Serena Williams is investing an undisclosed amount in Esusu, a fintech start-up that allows renters to build and improve credit by reporting their rent payments to credit bureaus.
The tennis superstar provided the backing through her venture capital firm, Serena Ventures, as part of the start-up’s first funding round.
“I started Serena Ventures to invest in diverse founders and early-stage companies that outperform and generate impact, while at the same time empowering others and creating opportunities. Esusu is definitely one of those companies.” Williams told CNBC.
“Esusu is really focused on credit building and creating pathways to financial inclusion not only for working families but for individuals as well.”
The Series A funding round raised $10 million dollars led by Motley Fool Ventures, the investing arm of the personal finance site. Esusu, headquartered in New York City, has raised more than $14 million. Previous investors include Global Good Fund, Next Play Ventures and Zeal Capital.
Serena Williams invests in rent-reporting fintech Esusu
“Esusu is an excellent example of an innovative fintech company leveraging technology to deliver scalable and much-needed financial solutions for underserved populations,” Motley Fool Ventures managing director Ollen Douglass said in a release. “Their inclusive credit building offerings can unlock access to credit for low-to-medium income households across the country.”
Esusu was founded in 2018 by Abbey Wemimo and Samir Goel, who saw their immigrant families struggle to pay for rent and build credit after moving to the United States.
Approximately 41 million families live in apartments, according to the National Multi-Family Housing Council, and 45 million Americans do not have a credit score, according to a 2020 report by the Consumer Financial Protection Bureau.

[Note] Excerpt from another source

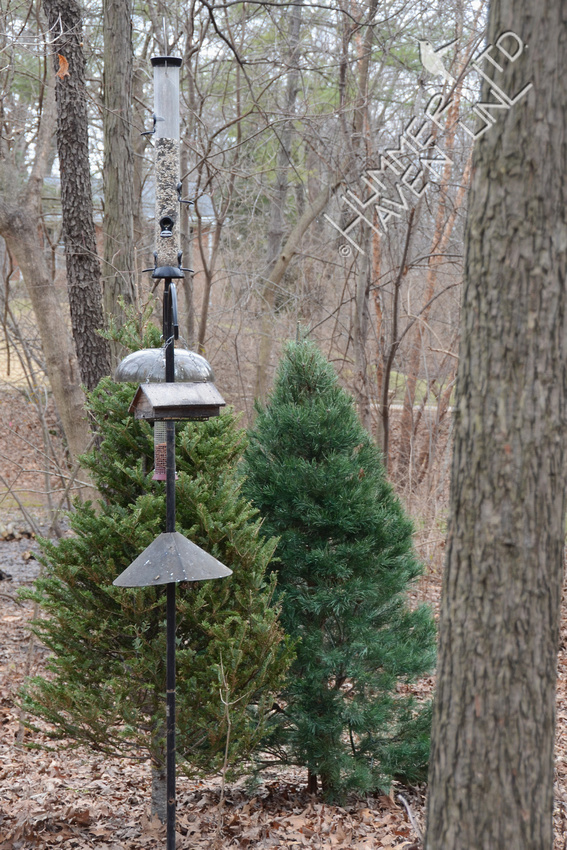 Christmas Trees by the bird feeder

Esusu uses its platform to record and report rental payments to the largest credit bureaus: Equifax, TransUnion and Experian.
“When my folks moved here, our journey to pursue the American dream was just harder than it should have been,” Goel told CNBC. “I remember just watching my parents work miracles with no credit and limited financial resources. Abbey and I like to say we are inspired by our experiences.”
Esusu now works with 30% of the biggest landlords on the National Multifamily Housing Council. Its partners include Goldman Sachs, Related Companies, Winn Residential, Camden Property Trust and Starwood Capital Group.
Wemimo and Goel say the new funding will be used to scale the business and increase cybersecurity.
“We exist in 2 million households across all 50 states. We want to grow that to cover 5 million households within the next year,” Wemimo told CNBC. “This Series A financing enables Esusu to double down on growth through product innovation, top talent recruitment, and building the most comprehensive financial health platform in the market for low-to-medium-income families.”
“This is really a massive market that has been long underserved,” Williams said. “We invested in Esusu’s mission and have a strong conviction in the potential of this space. The tech-enabled model really creates a win-win situation for stakeholders, renters to landlords. Our significant investment in Esusu will help the company scale and unlock opportunity.”